::: Selected excerpt :::

"J. Edgar" (2011)
"J. Edgar" should've been one of the best films of the year. There's no reason for it not to be, but here it is -- an epic missed opportunity that turns what could've been a riveting drama about one of America's most controversial figures into a long, ponderous mess of a movie. All the elements were there and ready for something great, too. It's directed by Clint Eastwood ("Million Dollar Baby," "Changeling") from a screenplay by Dustin Lance Black ("Milk") with Leonardo DiCaprio in the lead role as J. Edgar Hoover.
Clint
Eastwood is a master of mood, and here is no exception. The issue, however, is
how noncommittal he is on the subject. When ambitiously tackling such a man of history --
one who was powerful and hated but never understood -- you have to pull out the stops.
Eastwood doesn't. He puts all the pieces in place but never engages them fully.

::: Provided material :::

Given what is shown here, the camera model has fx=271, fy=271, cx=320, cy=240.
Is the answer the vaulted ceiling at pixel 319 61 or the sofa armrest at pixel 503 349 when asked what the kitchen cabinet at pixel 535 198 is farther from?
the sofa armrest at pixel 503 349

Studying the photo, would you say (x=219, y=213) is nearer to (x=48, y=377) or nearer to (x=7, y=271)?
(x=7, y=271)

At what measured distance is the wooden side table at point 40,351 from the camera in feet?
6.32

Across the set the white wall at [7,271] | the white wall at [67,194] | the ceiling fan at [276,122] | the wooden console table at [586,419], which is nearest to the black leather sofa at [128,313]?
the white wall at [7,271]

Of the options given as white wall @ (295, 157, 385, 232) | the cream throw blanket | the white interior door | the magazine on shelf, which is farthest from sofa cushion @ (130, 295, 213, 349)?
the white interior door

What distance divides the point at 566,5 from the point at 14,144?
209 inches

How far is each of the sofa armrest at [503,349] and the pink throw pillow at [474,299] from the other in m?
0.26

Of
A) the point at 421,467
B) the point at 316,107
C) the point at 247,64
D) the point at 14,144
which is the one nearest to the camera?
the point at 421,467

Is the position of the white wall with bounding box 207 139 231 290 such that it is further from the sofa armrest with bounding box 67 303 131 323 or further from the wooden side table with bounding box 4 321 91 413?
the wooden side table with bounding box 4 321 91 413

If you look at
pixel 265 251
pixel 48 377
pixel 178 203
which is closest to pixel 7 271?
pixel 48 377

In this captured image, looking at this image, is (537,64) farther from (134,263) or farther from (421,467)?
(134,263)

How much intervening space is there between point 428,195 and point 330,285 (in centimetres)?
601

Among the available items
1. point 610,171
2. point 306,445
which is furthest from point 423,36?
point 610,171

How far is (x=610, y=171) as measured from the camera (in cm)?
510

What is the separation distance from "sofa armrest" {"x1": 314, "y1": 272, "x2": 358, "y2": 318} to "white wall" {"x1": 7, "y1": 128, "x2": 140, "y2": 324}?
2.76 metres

:::

### What this exercise asks
[a] According to the review of "J. Edgar," who wrote the screenplay?
[b] List every row that contains the word "interior".
These rows have no connection to the review.

### Expected results
[a] Dustin Lance Black wrote the screenplay.

[b]
Of the options given as white wall @ (295, 157, 385, 232) | the cream throw blanket | the white interior door | the magazine on shelf, which is farthest from sofa cushion @ (130, 295, 213, 349)?
the white interior door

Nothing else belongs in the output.